M-currents in frog sympathetic ganglion cells: manipulation of membrane phosphorylation.

1. The inward current and the M-current (IM) suppression produced when muscarine is applied to frog sympathetic ganglion cells was recorded by means of the whole-cell patch-clamp technique. The holding potential was -30 mV and [K+]o was 6 mM. 2. The steady-state IM was maintained for at least 20 min when the patch pipette contained neither adenosine 5'-triphosphate (ATP) nor adenosine 3':5'-cyclic monophosphate (cyclic AMP).

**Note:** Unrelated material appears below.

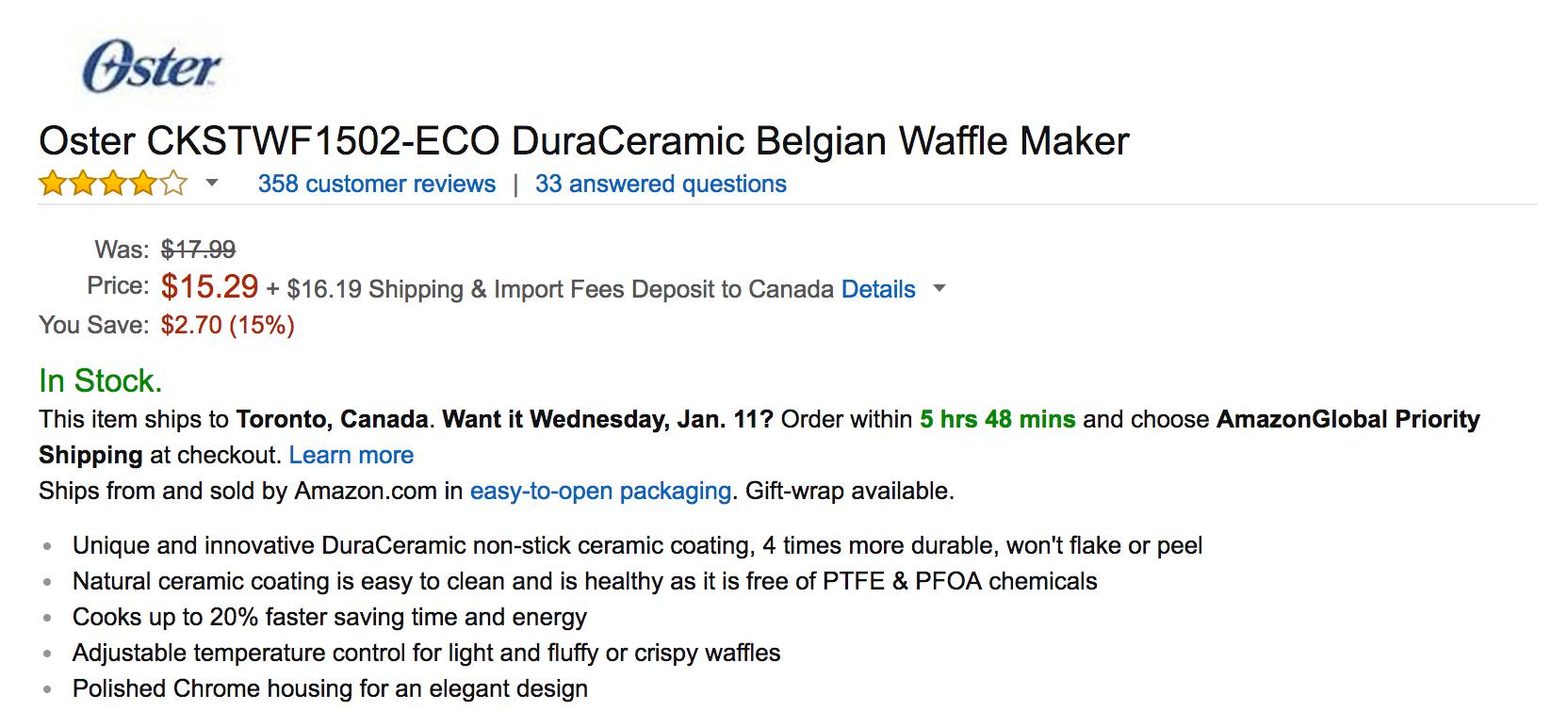 oster-duraceramic-belgian-waffle-maker-ckstwf1502-eco-2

Inclusion of these substances or the ATP antagonist, beta,gamma-methyleneadenosine 5'-triphosphate (beta,gamma-MethATP; 1 or 2 nM) (failed to alter the rate of IM 'run down'. By contrast, inclusion of adenosine-5'-O-(3-thiotriphosphate) (ATP-gamma-S, 1 or 2 mM) resulted in a 60% reduction of the current within 18 min. 3. Despite the inability of ATP-gamma-S to maintain steady-state IM, it had no effect on the ability of muscarine (2-100 microM) to suppress a constant fraction of the available current. ATP-gamma-S and beta,gamma-MethATP increased the rise time and duration of the response to muscarine. 4. Inclusion of a phosphatase inhibitor, diphosphoglyceric acid (DPG, 1-2.5 mM) or alkaline phosphatase (100 micrograms ml-1) failed to affect the amplitude of muscarinic responses. 5. These results question the role of the phosphorylation and/or dephosphorylation reactions in the transduction mechanism for muscarine-induced IM suppression but are consistent with the possibility that M-channels are 'directly coupled' via G-protein to the muscarinic receptor.